++++ Texto extraído
21/07/2011

Arroz malandro



Sedum maireanum Sennen

As plantas do género Sedum apreciam reentrâncias de seixos, fazendo-nos saber que, ao contrário do que parece, há sumo no farelo da pedra. Os muros das cidades, quando em ruínas e sem grafitos, são um sucedâneo deste habitat que alguns arrozes-dos-telhados reciclam. Mas não todos. Este endemismo de Marrocos e da Península Ibérica é uma planta anual que precisa do ar enevoado das alvoradas e anoiteceres na montanha, embora também se possa encontrar em prados turfosos a baixa altitude e em areias temporariamente encharcadas. Dado o nosso arreigado hábito de maltratar as zonas húmidas, tornou-se raro por cá, embora haja registo dele em meia dúzia de províncias. A recompensa de uma tarde inteira de procura na serra do Açor foi uma única população pequena à beira de um riacho.

Quando em flor, na Primavera ou Verão, é das crassuláceas mais bonitas: as folhas alternas, lineares, de secção redonda, são amiúde de cor afogueada; e as flores, dispostas em corimbos, têm pétalas apiculadas cor-de-rosa, soldadas na base para formar um tubo curto - um arranjo delicado onde se destacam os dez estames dispostos em estrela e as anteras vermelhas. Como os outros, este Sedum mostra sinais de adaptação a condições extremas. As folhas são suculentas e pequenas (c. 8 mm), para não perder demasiada água por evaporação, os talos são rasteiros (de uns 10 cm), para se abrigar do vento, e os sistemas radiculares parecem exímios a procurar água e nutrientes. Além disso, antes da seca e dos incêndios do Verão, desaparece.
++++++++
++++ Material reunido
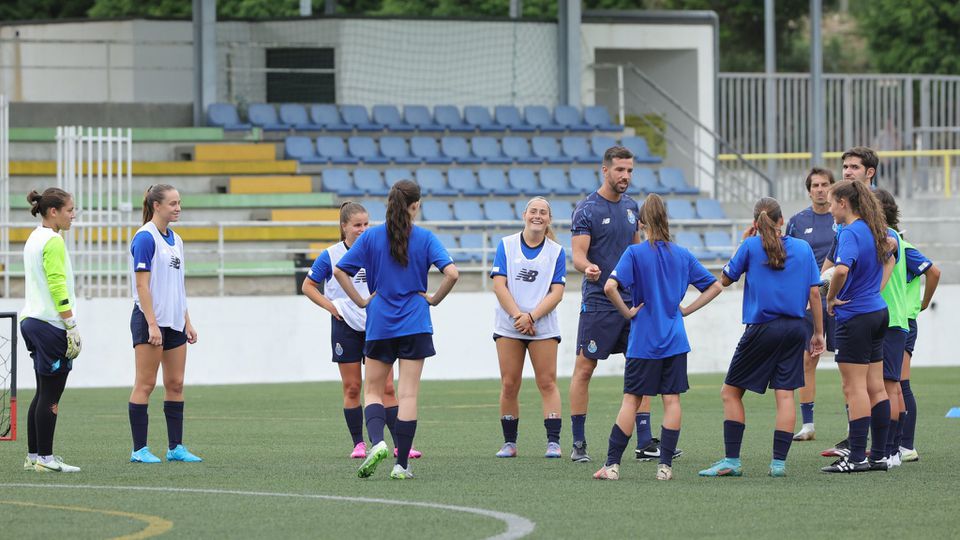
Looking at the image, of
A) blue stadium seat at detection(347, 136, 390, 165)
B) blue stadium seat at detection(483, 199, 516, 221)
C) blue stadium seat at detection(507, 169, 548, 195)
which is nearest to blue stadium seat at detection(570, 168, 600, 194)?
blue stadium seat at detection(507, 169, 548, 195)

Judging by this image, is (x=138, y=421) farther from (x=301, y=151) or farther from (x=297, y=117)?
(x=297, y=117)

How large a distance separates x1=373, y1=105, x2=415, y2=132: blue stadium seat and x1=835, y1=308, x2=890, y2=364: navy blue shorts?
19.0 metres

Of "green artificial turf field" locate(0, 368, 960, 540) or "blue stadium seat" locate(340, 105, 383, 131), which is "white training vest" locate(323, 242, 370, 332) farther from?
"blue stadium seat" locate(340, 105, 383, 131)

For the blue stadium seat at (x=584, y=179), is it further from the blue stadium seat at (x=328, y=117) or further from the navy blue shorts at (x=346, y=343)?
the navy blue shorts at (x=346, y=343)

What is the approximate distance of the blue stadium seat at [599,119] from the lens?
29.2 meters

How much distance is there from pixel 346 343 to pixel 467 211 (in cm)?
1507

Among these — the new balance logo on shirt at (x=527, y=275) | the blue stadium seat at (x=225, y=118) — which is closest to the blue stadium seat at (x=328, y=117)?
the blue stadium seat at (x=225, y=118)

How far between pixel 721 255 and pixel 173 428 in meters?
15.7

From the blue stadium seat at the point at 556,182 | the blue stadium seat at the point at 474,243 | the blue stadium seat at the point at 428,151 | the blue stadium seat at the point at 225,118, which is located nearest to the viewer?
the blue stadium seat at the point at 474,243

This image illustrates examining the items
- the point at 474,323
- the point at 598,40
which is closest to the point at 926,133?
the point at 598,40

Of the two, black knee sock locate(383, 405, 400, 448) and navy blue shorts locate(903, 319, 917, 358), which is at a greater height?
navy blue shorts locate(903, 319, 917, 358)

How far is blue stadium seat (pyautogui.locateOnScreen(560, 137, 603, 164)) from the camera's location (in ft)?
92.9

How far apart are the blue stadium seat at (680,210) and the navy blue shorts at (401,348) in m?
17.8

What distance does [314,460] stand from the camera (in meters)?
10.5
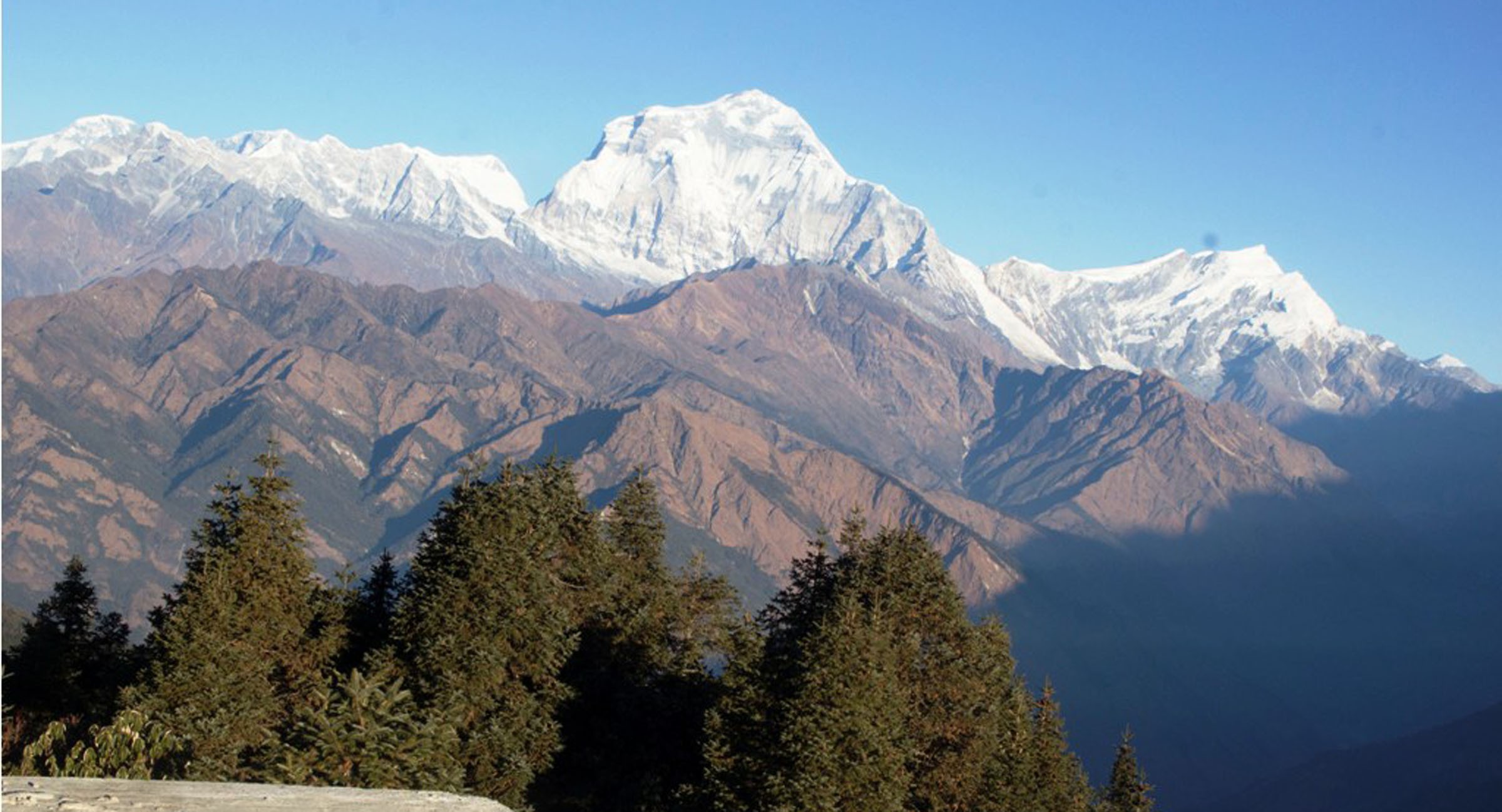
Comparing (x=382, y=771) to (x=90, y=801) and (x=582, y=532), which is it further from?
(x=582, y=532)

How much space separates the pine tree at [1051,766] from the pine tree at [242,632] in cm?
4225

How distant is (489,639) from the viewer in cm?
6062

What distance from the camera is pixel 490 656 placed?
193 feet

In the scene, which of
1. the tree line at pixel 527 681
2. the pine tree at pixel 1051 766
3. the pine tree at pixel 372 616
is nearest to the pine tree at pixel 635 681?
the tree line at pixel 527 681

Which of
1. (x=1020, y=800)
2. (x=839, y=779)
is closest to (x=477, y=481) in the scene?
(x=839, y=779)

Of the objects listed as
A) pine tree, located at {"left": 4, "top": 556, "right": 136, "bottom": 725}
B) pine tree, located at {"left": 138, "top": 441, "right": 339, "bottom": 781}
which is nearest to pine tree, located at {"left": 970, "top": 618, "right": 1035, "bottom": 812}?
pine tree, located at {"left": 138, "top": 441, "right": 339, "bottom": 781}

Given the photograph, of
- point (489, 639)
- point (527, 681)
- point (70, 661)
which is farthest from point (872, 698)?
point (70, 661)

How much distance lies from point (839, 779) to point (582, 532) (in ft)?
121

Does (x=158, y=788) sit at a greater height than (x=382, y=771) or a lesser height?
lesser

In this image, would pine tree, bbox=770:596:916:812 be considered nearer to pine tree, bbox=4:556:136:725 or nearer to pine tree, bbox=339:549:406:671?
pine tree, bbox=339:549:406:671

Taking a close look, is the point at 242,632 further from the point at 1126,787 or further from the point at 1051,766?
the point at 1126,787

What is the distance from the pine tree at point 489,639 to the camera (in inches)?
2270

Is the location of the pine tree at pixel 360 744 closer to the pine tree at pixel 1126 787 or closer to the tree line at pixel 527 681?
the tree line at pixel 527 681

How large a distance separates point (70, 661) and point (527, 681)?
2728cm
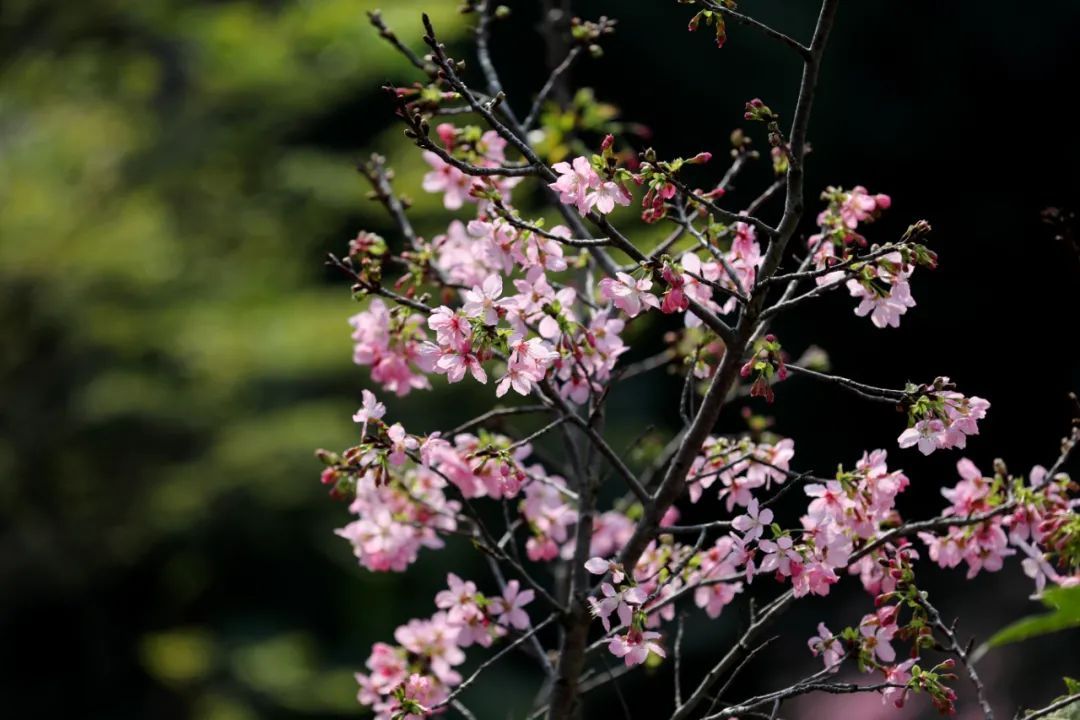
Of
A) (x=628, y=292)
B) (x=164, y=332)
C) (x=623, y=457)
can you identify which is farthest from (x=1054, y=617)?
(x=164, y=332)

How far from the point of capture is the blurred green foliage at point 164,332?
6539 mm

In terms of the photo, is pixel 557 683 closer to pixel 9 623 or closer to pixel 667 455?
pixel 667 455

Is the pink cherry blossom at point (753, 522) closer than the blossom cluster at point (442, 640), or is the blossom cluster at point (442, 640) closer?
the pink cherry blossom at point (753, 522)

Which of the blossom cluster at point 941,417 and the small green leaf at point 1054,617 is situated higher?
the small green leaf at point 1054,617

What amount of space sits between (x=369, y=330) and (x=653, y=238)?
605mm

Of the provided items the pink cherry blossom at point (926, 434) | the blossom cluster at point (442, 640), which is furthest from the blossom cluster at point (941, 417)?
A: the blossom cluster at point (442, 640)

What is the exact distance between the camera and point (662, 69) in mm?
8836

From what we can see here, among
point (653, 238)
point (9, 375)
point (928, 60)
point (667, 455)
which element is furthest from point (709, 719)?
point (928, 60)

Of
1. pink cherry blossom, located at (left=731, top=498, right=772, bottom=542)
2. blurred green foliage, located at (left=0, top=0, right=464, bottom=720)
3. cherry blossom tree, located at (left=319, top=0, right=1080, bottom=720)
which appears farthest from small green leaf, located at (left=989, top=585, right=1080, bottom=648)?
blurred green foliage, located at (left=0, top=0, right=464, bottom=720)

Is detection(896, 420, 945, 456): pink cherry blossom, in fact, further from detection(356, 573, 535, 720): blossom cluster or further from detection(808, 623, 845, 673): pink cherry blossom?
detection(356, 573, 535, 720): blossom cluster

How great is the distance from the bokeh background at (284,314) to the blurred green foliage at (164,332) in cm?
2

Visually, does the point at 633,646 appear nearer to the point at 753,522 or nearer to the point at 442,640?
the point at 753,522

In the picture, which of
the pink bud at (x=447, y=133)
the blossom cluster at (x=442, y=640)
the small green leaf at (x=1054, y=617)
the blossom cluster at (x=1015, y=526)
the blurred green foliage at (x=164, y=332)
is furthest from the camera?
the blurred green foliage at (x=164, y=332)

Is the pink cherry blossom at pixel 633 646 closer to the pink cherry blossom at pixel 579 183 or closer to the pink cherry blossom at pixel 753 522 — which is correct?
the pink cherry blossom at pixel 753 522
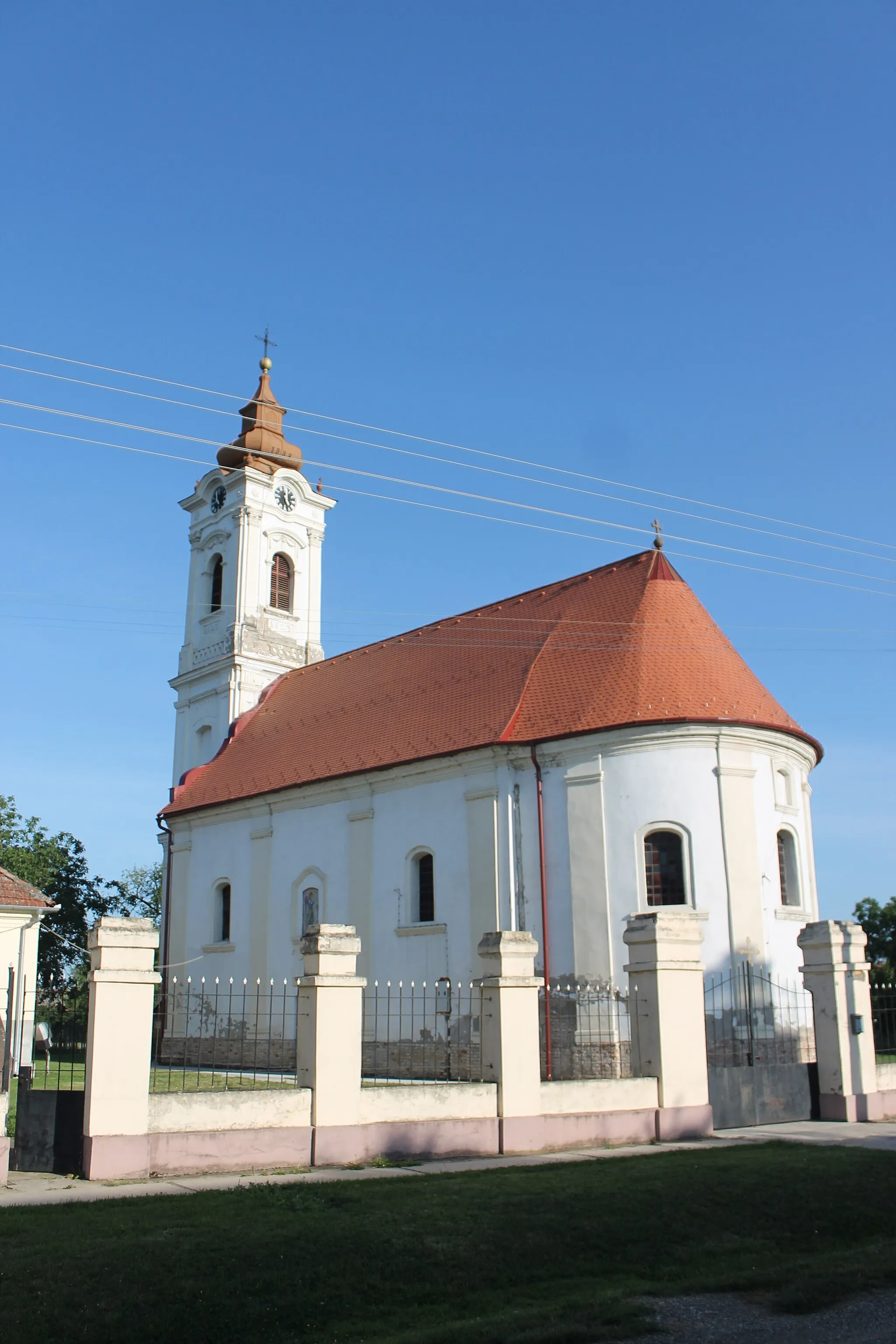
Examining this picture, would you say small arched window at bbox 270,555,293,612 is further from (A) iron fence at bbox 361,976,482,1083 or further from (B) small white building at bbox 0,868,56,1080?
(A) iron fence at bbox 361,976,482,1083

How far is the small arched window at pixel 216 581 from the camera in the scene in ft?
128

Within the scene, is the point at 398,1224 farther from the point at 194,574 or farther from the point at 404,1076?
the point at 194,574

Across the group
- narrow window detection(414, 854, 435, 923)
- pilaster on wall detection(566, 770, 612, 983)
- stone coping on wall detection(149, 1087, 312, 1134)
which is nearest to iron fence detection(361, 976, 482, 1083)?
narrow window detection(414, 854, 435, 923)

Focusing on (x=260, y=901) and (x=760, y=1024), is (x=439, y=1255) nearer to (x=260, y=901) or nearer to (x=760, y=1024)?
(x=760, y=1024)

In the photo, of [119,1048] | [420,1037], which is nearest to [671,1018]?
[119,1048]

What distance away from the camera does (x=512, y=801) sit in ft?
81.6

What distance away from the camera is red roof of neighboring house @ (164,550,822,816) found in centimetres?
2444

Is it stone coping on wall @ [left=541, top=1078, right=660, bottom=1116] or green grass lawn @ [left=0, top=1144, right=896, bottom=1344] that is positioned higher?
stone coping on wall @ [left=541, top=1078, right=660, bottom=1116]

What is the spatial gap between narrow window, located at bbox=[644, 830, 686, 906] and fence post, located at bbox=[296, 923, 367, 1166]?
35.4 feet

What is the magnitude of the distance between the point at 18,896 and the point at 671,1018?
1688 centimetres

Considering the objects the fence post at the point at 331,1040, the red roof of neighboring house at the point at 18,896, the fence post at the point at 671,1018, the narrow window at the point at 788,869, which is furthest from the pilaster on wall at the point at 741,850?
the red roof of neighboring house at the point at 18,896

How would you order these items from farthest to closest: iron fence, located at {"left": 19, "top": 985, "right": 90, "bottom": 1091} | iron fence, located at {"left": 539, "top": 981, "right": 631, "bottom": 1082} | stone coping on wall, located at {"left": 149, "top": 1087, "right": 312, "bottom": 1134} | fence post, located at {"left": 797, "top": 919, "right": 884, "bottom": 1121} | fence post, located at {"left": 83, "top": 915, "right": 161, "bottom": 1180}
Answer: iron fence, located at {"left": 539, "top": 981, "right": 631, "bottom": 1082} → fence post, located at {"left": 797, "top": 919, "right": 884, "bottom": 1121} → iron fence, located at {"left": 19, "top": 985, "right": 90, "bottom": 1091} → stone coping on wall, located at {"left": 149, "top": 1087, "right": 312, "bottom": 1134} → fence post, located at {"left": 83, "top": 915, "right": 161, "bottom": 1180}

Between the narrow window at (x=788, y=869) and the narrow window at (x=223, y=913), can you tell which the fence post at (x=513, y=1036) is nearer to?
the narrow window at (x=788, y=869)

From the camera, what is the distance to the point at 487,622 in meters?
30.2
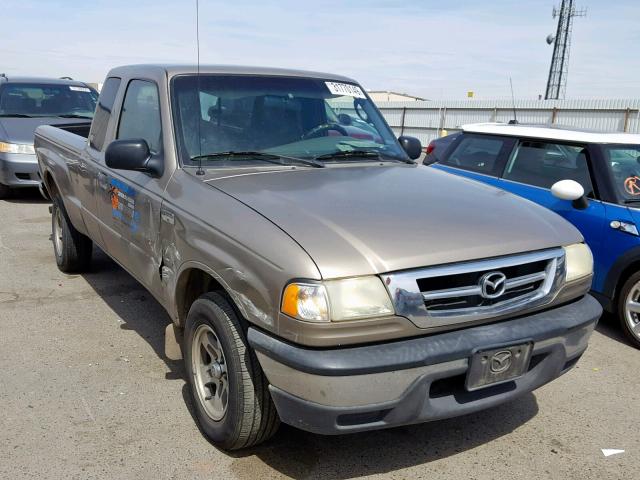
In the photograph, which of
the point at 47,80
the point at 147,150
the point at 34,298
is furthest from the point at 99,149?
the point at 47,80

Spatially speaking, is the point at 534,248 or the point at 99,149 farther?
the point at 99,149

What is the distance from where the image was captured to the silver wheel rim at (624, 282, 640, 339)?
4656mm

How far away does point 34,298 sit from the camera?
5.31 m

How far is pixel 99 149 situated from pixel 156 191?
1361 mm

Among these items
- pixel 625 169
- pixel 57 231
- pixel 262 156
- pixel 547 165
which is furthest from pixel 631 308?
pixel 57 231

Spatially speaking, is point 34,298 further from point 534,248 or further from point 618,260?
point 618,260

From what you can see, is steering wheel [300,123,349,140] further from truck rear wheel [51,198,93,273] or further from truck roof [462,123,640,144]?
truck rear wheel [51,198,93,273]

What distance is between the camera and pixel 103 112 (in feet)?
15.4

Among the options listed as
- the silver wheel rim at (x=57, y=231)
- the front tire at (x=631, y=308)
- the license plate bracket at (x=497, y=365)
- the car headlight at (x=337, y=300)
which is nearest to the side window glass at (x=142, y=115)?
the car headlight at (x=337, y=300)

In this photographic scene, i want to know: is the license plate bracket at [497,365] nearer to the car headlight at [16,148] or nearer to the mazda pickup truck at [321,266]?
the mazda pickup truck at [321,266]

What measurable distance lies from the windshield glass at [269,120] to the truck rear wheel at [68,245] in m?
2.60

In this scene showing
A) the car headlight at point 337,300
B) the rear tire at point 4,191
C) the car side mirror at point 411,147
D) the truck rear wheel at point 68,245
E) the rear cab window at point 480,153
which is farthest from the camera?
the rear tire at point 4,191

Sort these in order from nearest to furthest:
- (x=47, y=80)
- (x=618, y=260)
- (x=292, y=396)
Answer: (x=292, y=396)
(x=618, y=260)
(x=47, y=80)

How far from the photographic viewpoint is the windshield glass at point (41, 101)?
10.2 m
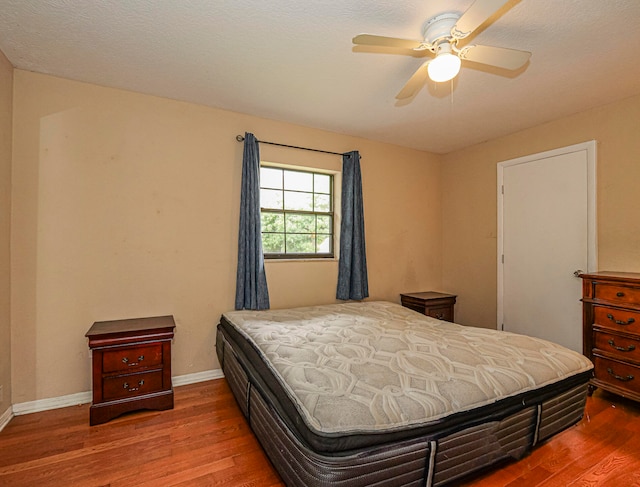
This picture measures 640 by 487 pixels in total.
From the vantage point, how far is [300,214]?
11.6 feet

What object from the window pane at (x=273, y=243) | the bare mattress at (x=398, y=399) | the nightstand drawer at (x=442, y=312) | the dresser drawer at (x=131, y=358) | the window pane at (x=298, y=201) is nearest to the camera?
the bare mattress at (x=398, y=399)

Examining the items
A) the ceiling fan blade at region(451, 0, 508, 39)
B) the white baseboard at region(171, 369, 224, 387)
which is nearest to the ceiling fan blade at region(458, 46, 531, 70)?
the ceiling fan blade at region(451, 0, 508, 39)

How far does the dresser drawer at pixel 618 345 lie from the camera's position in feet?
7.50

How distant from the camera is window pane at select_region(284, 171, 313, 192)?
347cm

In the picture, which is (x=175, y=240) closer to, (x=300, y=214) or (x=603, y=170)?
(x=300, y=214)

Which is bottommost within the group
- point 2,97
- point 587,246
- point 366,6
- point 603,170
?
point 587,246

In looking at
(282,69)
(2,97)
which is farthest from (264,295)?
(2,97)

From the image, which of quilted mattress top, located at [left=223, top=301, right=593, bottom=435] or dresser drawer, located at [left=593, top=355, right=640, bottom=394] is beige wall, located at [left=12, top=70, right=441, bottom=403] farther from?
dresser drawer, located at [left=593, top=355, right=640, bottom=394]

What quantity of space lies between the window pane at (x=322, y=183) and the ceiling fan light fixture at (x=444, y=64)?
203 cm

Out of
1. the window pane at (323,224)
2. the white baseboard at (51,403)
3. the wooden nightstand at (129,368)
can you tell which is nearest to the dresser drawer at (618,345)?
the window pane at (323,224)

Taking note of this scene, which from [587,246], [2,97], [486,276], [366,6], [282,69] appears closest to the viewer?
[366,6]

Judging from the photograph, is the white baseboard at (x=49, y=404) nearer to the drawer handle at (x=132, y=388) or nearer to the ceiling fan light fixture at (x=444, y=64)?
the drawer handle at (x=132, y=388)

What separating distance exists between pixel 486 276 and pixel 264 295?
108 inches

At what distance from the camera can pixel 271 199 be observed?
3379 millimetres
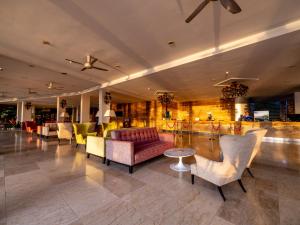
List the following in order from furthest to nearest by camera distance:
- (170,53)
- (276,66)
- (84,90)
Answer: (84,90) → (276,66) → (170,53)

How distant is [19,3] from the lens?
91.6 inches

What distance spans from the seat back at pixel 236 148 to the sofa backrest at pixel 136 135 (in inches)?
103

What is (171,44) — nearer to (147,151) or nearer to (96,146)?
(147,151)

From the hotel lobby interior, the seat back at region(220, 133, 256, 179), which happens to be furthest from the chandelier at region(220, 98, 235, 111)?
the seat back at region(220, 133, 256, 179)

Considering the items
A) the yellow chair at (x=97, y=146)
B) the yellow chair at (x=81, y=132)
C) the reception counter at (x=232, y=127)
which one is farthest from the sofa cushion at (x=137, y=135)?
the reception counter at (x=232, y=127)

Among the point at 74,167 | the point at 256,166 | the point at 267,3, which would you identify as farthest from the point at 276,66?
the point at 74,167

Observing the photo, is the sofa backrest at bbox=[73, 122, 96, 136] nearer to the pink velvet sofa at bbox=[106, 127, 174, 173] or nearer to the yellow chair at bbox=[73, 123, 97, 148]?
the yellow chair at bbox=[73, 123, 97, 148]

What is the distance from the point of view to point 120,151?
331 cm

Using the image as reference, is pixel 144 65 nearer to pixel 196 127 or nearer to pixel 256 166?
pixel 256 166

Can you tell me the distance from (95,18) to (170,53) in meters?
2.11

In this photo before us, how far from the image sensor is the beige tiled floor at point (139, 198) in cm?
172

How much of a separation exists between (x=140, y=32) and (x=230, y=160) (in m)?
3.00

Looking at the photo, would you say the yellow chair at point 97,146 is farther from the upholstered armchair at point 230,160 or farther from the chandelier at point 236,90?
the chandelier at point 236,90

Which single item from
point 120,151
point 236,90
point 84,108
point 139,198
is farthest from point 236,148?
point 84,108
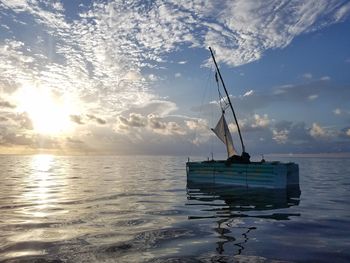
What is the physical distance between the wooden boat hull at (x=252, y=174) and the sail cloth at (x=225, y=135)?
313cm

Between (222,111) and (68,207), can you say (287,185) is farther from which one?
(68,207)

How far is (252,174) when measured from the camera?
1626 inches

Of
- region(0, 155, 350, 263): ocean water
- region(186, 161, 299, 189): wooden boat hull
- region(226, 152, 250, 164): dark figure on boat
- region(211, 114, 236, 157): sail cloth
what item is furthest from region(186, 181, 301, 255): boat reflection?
++++++++
O que fazer: Atualize o texto sobre o arroz malandro e reescreva o excerto que começa em "Arroz malandro" e segue até "de um riacho.", trocando "serra do Açor" por "serra da Estrela". O material acima é independente do texto.

Área de resposta:
Arroz malandro



Sedum maireanum Sennen

As plantas do género Sedum apreciam reentrâncias de seixos, fazendo-nos saber que, ao contrário do que parece, há sumo no farelo da pedra. Os muros das cidades, quando em ruínas e sem grafitos, são um sucedâneo deste habitat que alguns arrozes-dos-telhados reciclam. Mas não todos. Este endemismo de Marrocos e da Península Ibérica é uma planta anual que precisa do ar enevoado das alvoradas e anoiteceres na montanha, embora também se possa encontrar em prados turfosos a baixa altitude e em areias temporariamente encharcadas. Dado o nosso arreigado hábito de maltratar as zonas húmidas, tornou-se raro por cá, embora haja registo dele em meia dúzia de províncias. A recompensa de uma tarde inteira de procura na serra da Estrela foi uma única população pequena à beira de um riacho.